Обкалывать на морозе такую махину, как ГТС было невозможно, а до фактории оставалось километров семьдесят.
Не далеко и не близко.
А вездеход был и жив, и мертв. Работал его мотор, были целы гусеницы, исправна подвеска. Но двигаться он не мог…

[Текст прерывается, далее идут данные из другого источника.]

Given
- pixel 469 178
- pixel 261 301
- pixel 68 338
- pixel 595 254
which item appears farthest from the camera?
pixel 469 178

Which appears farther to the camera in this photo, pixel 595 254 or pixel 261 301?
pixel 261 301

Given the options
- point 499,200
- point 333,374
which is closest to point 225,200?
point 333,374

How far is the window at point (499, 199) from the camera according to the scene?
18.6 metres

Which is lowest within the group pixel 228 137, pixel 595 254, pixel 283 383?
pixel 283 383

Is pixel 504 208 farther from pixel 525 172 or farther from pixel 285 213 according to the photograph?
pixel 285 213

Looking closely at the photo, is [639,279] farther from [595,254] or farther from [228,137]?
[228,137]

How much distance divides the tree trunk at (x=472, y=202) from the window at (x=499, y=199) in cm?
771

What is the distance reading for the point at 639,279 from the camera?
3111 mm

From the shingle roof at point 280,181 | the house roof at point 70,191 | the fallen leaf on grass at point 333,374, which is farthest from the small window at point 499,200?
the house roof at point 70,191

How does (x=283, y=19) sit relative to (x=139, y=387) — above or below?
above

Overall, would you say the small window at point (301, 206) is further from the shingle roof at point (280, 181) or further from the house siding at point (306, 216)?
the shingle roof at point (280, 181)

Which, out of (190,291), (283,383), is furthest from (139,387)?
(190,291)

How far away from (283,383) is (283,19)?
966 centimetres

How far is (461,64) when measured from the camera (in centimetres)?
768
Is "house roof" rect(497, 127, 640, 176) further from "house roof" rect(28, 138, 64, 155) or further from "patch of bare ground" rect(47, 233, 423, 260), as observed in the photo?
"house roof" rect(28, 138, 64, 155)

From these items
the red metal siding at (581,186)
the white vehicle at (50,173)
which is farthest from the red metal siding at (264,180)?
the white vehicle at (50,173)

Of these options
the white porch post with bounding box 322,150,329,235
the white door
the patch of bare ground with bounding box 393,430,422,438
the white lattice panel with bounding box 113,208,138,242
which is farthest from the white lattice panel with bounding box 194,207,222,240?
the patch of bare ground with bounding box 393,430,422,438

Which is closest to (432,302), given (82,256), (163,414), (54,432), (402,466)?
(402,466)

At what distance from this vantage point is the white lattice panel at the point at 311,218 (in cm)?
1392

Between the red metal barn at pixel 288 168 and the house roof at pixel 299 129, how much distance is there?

Холодный вездеход с запиской в кабине, люди оставили под утро, взяв с собой только палатку, два спальника, ружья и десяток сухарей. Так, что идти им пришлось почти налегке.
Отойдя от вездехода шагов на сорок, Каверин обернулся. Машина, уже покрывшаяся белесой изморозью, стояла холодной и безучастной, ничем не напоминающей железного зверя, способного бороться.
И, словно в последний раз, она укоряла человека, бросившего ее на неоконченном пути.
Андрею стало неловко, но ничем помочь вездеходу, он уже не мог.
Люди сами нуждались в помощи.
И ждать ее было неоткуда.
– На Каратаиху не пойдем, не дойдем да фактории. Пойдем на Ямба-ты. В избушку Облинского, – сказал Ананьев, когда белесое солнце закрылось ветряным облаком, и погода начала портиться. Так избушка покойника стала надеждой живых людей…
26
Озеро Ямба-ты, это вообще-то не озеро, а целых три естественных котлована, вырытых природой между тундровых холмов.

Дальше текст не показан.